Excerpt provided:
Tauranac is best known for co-founding the Brabham team with Jack Brabham in the early Sixties, with the duo enjoying great success.
With Tauranac’s engineering ability and Brabham’s speed and brilliant mechanical understanding, the squad became back to back world champions, with Brabham becoming the only driver-owner champion in F1 history in 1966 before Denny Hulme added another title in 1967.
Born in England, but raised in Australia, Tauranac had met Brabham on the Australian hill-climbing scene in the early 1950s. Brabham moved to Europe to pursue his racing aspirations in 1955, but the duo would stay in contact, with the eventual triple world champion inviting Tauranac over to England in 1960 to form Motor Racing Developments, a company that would build cars for many categories, not just Formula 1.
Though he’d initially thought about racing himself when he initially arrived, Tauranac settled into the role of master engineer.

Instruction 1: Using the Tauranac passage, explain why the Brabham squad became back-to-back world champions.
Instruction 2: Carry on the Tauranac passage, starting after its final sentence about his settling into the role of master engineer.

Stored items
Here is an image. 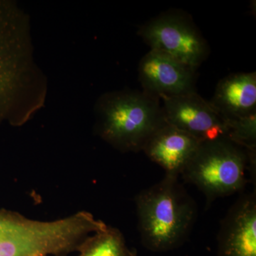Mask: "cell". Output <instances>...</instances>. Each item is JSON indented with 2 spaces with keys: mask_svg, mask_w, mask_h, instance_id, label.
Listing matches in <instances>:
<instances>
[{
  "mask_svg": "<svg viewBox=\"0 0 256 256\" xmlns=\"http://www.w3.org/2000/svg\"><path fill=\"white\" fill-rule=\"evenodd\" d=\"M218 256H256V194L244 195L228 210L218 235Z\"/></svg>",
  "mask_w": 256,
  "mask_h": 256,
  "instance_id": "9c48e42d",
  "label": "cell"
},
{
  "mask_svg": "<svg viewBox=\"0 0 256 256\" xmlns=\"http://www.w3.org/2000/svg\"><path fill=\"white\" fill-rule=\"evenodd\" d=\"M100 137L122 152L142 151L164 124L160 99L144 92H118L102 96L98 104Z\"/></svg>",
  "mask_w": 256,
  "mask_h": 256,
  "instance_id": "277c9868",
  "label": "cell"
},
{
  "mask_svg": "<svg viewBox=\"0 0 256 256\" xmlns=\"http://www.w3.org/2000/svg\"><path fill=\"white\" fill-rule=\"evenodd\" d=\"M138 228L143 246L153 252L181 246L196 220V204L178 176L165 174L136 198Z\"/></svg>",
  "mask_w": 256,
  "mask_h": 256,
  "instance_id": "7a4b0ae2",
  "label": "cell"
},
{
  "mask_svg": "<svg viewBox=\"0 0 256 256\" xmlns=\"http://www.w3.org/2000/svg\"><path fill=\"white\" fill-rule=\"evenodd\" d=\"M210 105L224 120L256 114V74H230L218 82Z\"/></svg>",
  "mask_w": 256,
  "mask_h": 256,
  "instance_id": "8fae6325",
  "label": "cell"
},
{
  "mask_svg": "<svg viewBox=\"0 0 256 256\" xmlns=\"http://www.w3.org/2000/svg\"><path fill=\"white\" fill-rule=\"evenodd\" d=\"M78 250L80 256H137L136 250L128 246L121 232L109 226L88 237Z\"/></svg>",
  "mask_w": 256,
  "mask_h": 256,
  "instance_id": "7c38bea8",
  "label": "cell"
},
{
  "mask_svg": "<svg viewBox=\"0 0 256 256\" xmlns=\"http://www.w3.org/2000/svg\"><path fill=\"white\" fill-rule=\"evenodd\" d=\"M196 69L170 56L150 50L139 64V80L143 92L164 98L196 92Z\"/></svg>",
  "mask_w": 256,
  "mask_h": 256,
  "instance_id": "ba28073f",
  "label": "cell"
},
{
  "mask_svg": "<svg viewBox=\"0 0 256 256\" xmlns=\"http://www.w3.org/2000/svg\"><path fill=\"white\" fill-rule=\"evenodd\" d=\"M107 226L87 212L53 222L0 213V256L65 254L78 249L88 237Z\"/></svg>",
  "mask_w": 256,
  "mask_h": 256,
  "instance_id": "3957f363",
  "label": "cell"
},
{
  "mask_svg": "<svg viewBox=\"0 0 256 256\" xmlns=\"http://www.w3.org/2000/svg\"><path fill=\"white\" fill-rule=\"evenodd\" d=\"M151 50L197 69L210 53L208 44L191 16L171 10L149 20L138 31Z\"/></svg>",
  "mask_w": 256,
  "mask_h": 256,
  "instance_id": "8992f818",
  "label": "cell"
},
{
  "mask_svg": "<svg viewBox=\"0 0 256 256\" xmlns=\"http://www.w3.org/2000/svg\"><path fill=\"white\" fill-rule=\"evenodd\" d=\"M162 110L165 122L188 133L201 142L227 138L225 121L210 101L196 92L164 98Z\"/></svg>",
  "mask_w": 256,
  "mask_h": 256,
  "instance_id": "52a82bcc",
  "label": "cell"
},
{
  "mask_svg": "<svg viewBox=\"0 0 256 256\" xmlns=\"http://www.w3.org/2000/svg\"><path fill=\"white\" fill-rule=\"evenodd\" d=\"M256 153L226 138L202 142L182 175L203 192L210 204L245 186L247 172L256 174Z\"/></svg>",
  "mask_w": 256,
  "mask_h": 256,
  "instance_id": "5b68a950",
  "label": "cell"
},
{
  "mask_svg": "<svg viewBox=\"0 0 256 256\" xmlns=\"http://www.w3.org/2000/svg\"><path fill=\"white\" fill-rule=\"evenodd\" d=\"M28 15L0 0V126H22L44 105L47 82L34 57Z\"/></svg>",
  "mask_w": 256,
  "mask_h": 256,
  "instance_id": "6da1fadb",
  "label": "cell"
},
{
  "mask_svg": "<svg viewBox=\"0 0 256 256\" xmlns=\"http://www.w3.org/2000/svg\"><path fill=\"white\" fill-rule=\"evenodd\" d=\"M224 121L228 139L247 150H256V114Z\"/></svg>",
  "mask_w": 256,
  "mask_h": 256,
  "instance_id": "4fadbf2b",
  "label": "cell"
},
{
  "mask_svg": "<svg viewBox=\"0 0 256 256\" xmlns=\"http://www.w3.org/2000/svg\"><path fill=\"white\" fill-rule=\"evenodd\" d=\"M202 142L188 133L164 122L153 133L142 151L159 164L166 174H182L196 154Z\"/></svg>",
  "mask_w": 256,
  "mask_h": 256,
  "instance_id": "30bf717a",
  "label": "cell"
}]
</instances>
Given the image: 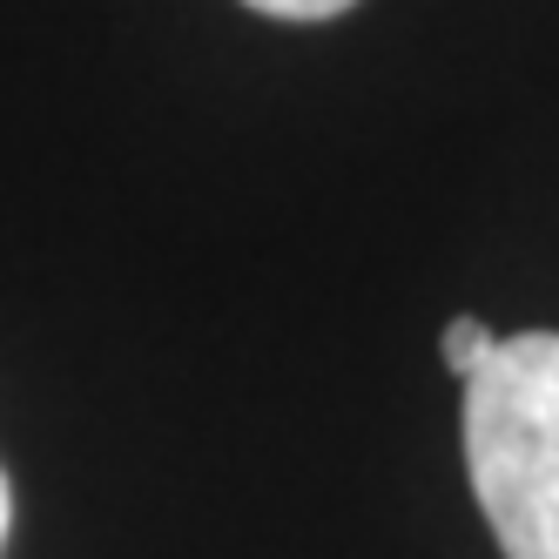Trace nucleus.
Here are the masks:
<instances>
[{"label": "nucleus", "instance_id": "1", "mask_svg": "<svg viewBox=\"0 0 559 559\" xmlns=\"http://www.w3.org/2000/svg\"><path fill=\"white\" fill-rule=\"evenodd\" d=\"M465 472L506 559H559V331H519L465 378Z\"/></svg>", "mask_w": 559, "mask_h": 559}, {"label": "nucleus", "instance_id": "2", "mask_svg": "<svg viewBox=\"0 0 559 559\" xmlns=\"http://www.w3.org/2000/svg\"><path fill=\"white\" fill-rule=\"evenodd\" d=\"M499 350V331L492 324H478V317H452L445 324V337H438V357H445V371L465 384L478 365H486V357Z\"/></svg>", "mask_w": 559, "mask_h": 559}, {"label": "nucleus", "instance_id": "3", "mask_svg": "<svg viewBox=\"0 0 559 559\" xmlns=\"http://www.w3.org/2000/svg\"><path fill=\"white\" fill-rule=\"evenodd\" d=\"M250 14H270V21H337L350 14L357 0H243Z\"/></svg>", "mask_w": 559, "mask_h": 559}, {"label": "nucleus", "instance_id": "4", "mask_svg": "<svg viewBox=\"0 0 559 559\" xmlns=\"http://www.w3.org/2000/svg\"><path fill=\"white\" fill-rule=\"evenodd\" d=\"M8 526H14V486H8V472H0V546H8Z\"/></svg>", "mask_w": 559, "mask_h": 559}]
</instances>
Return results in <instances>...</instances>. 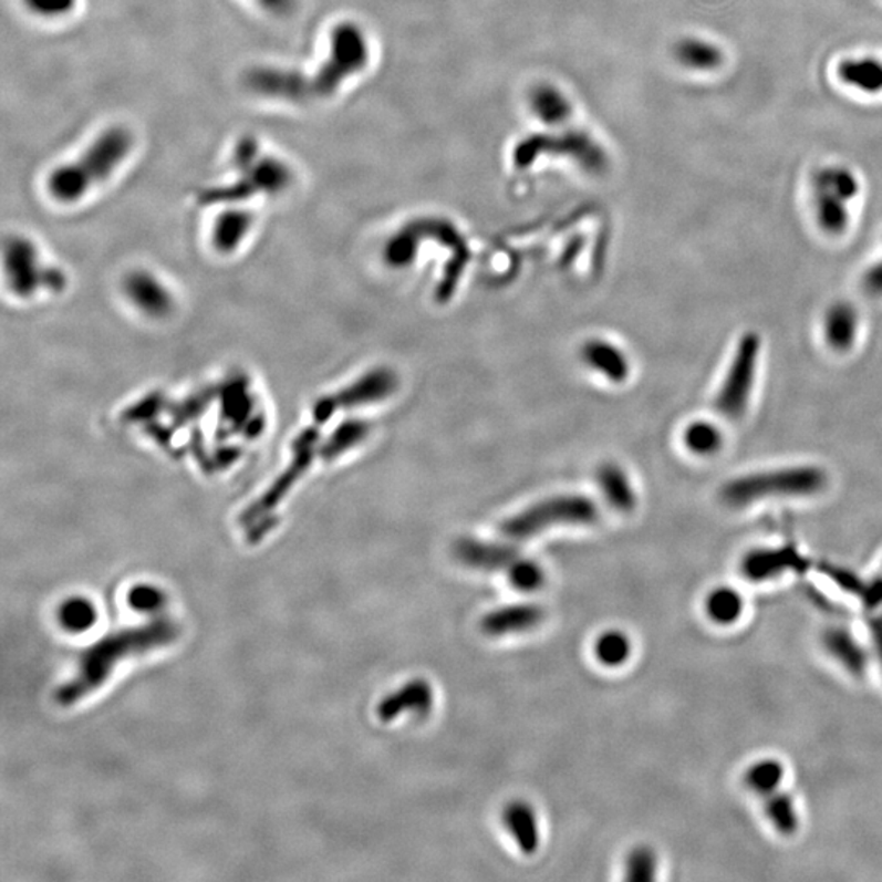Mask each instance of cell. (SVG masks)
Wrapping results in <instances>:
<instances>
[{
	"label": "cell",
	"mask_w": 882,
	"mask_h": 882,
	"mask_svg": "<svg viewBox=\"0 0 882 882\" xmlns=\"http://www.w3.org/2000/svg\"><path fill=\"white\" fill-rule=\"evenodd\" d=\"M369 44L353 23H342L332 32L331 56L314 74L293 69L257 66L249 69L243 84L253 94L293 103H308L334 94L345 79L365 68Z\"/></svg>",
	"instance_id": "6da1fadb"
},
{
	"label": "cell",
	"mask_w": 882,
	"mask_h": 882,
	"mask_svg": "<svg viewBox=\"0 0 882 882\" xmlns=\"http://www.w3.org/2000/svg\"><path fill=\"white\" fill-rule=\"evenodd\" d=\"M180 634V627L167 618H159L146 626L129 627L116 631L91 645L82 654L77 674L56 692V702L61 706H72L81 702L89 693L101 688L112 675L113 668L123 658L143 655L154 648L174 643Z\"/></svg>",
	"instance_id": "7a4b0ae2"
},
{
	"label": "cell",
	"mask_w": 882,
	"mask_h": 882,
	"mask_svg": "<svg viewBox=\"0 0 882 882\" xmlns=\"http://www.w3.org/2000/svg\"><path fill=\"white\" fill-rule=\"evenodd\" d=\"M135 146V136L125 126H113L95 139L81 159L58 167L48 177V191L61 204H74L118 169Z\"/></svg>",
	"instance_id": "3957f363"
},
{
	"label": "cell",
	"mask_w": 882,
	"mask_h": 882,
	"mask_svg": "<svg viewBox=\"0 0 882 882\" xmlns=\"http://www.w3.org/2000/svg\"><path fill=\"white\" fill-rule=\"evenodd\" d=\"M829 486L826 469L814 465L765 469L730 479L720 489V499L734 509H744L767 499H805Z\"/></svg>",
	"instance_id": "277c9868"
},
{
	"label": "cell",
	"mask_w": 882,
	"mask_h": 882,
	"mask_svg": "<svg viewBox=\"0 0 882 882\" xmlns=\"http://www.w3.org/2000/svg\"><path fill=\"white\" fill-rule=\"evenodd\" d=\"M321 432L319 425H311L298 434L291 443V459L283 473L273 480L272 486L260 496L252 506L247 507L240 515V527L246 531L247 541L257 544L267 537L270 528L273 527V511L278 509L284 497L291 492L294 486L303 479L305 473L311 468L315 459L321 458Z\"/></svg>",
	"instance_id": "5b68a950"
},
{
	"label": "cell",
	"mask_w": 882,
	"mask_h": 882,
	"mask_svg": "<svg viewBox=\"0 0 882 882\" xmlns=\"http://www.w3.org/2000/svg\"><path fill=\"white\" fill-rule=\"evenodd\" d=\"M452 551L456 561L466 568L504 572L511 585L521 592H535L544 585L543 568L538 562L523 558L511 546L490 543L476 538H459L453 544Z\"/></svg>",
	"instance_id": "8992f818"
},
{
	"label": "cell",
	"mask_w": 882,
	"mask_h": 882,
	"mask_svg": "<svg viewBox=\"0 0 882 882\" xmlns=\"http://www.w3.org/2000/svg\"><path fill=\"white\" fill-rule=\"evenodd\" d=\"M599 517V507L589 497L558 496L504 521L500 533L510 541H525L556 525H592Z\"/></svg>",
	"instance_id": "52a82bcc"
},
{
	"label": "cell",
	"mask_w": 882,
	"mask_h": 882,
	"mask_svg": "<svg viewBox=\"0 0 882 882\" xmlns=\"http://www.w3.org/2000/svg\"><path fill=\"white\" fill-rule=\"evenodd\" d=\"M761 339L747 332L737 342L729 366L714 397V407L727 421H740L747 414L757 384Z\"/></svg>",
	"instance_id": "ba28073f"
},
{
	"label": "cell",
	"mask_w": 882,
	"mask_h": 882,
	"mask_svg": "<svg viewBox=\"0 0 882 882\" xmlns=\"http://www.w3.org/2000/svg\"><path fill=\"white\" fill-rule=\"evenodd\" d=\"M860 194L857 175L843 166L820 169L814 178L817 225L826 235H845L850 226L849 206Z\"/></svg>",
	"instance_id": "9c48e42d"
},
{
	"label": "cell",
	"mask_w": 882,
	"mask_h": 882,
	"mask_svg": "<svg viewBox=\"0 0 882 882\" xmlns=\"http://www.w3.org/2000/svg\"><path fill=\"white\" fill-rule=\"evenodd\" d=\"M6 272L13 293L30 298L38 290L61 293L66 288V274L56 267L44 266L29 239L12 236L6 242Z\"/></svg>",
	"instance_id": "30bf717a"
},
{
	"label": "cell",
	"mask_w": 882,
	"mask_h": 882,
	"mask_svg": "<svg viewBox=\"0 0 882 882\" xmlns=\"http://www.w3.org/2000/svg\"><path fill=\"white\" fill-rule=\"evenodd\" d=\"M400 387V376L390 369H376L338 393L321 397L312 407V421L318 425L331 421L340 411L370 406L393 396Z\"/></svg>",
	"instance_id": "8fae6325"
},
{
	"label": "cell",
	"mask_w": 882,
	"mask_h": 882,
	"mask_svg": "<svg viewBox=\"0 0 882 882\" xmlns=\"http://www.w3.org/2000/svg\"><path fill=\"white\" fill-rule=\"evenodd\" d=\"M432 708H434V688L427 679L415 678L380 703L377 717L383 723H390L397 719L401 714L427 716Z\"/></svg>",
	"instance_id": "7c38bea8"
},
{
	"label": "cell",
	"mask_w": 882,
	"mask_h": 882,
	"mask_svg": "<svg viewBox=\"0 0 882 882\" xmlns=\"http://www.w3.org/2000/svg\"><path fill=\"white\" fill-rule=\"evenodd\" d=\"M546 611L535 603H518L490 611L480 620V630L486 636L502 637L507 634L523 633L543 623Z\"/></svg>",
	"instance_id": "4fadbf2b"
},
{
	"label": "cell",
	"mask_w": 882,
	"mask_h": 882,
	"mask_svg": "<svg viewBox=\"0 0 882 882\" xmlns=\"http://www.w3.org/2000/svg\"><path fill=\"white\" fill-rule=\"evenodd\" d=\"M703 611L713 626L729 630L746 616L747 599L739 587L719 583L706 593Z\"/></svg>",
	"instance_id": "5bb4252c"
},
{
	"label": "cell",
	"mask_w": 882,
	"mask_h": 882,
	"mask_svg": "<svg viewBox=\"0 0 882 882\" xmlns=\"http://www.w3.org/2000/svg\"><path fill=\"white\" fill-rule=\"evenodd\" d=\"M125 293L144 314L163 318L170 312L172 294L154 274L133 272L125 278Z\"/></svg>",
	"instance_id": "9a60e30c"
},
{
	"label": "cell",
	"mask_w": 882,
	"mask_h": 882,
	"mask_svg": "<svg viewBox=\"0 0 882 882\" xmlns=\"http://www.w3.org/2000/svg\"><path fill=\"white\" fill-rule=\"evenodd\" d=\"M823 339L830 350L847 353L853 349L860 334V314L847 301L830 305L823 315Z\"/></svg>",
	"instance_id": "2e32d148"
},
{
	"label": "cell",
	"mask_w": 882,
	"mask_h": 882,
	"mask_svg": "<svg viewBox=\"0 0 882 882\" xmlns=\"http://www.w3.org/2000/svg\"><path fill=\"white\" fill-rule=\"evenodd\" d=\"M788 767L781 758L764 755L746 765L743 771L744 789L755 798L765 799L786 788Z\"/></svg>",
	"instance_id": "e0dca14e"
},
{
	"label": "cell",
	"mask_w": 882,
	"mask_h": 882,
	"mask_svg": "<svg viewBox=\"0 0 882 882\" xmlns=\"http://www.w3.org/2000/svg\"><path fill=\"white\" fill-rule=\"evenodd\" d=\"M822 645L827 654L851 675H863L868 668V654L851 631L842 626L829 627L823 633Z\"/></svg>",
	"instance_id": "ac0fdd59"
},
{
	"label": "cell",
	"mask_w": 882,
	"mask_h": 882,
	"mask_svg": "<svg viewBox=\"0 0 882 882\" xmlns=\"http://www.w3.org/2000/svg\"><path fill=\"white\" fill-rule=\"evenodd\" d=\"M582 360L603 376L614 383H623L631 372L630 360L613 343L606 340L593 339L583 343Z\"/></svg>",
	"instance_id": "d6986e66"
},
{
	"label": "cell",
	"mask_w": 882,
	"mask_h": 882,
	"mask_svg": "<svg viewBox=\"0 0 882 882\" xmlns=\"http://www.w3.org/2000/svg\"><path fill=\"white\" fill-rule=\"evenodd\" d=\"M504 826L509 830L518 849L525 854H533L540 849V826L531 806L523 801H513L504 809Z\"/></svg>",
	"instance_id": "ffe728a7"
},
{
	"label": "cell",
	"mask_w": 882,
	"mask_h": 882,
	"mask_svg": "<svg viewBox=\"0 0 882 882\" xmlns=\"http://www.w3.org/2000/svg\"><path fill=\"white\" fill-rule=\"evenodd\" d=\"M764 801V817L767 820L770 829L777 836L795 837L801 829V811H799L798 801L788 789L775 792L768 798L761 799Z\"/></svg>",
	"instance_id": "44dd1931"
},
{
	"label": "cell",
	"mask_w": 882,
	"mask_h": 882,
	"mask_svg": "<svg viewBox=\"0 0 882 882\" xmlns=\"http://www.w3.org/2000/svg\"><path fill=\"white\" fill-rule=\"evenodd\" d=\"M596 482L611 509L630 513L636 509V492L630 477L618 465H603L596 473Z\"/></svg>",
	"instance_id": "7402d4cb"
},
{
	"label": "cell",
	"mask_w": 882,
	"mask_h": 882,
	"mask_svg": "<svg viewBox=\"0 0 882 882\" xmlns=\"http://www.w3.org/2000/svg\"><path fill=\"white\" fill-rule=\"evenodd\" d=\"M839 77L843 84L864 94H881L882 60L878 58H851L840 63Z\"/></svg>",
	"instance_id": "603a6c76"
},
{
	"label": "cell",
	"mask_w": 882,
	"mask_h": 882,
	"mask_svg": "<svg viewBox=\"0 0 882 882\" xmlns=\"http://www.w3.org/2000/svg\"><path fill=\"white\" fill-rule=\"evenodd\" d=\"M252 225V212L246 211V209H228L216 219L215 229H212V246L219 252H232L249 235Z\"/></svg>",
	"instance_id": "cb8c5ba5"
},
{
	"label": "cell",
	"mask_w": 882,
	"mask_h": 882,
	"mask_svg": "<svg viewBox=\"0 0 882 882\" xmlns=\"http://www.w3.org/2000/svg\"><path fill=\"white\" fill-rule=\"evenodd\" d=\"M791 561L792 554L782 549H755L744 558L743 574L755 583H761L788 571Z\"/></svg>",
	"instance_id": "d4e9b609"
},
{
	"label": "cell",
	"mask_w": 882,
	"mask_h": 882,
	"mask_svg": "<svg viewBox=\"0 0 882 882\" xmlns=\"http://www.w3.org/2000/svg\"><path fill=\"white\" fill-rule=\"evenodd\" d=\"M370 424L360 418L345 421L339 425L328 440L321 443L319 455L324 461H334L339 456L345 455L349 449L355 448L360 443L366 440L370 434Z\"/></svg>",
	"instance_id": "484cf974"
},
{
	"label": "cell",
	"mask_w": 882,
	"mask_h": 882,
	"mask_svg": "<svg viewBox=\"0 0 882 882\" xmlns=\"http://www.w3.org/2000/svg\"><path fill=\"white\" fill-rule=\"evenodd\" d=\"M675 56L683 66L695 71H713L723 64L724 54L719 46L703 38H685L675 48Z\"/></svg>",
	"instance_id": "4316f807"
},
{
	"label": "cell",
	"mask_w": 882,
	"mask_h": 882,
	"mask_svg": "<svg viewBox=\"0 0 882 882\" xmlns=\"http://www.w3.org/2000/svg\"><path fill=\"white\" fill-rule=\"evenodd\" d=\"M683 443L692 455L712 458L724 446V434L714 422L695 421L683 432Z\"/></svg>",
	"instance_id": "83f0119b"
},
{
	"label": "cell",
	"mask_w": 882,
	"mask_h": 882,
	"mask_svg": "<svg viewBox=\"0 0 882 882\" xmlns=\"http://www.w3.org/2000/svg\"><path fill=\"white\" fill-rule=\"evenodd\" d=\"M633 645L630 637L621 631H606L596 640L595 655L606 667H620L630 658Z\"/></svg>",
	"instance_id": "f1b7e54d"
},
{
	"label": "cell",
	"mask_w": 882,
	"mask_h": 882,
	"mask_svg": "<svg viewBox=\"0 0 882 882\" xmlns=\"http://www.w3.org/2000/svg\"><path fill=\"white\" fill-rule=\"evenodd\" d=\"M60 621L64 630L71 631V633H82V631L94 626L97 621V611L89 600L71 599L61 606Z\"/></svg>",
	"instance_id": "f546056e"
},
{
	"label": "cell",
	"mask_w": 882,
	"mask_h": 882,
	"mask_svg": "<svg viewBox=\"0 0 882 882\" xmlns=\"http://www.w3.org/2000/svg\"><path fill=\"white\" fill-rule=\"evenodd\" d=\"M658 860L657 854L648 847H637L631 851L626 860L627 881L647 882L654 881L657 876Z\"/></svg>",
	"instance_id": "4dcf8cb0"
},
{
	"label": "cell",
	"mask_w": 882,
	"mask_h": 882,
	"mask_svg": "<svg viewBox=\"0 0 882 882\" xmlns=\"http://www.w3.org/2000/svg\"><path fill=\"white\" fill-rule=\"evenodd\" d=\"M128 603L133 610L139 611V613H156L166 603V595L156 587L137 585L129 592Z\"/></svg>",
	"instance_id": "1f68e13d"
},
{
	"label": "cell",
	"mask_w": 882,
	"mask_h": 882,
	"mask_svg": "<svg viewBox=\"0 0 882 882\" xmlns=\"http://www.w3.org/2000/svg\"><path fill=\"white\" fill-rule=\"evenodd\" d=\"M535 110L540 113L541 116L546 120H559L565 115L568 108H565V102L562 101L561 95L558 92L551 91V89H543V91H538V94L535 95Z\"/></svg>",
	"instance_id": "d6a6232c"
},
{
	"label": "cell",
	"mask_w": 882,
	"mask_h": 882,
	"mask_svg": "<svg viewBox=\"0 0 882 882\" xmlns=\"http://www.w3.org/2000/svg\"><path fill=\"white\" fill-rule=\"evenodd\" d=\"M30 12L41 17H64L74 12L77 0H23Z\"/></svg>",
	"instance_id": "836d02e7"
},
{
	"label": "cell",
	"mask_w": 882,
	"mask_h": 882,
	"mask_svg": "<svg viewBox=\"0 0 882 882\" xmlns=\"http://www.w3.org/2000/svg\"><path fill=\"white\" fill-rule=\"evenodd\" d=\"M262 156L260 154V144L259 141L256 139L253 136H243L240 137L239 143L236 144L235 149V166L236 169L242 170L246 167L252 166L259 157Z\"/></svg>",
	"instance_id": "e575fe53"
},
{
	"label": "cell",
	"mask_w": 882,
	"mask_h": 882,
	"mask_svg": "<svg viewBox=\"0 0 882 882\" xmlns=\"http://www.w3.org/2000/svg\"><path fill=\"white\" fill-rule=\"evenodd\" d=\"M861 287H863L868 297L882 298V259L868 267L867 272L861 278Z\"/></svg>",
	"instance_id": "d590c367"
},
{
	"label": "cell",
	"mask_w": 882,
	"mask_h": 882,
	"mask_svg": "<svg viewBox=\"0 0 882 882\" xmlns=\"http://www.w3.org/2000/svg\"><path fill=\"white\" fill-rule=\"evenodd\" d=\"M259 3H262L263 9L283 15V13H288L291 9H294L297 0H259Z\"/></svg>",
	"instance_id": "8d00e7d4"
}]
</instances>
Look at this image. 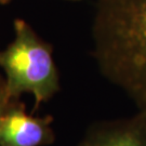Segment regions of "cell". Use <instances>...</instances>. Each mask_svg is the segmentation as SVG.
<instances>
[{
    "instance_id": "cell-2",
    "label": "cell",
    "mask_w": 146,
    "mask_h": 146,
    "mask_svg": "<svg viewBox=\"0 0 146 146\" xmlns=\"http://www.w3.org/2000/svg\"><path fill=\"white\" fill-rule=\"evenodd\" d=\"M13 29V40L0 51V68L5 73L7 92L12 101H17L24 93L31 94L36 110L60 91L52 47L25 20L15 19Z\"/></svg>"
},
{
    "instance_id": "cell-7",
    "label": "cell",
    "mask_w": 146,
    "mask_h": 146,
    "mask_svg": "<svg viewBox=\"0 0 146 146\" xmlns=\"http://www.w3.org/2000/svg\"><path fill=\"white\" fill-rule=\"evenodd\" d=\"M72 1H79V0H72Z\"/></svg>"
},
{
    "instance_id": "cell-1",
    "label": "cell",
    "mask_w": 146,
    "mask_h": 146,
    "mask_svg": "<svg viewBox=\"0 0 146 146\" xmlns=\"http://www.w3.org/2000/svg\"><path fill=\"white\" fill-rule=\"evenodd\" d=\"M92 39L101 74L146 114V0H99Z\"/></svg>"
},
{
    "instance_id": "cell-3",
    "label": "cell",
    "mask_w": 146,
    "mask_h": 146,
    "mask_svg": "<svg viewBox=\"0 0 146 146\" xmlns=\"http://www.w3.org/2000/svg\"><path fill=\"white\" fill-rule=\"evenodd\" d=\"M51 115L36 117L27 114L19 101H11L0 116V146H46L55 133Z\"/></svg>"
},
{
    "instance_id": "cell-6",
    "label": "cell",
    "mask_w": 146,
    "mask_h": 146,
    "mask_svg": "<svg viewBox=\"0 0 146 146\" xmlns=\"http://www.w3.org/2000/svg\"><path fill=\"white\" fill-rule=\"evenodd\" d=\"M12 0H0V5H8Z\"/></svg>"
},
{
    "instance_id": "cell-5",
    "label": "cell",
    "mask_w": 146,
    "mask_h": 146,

Final answer 1: The passage credits the pairing of Tauranac's engineering ability with Brabham's speed and brilliant mechanical understanding. That combination brought a title for Brabham in 1966, which made him the only driver-owner champion in F1 history, and another for Denny Hulme in 1967.

Final answer 2:
“Ron’s design and manufacturing capabilities were always central to my ideas of independence," wrote Brabham, who’d been world champion with Cooper in 1959 and 1960, in his book The Jack Brabham Story. “He was the only bloke with whom I’d have gone into partnership. He was conscientious to a fault and peerlessly straight.”
Brabham retired in 1970, with Tauranac taking over both Motor Racing Developments and the Brabham team, before selling up to Bernie Ecclestone in 1972.
After F1 he officially founded the Ralt marque, taking the name he and his brother had used for their cars in their early racing days, building race-winning F2, F3 and Formula 3000 cars.
He also designed a Theodore F1 car in 1978 and had a spell as a consultant for the Arrows team in the Nineties.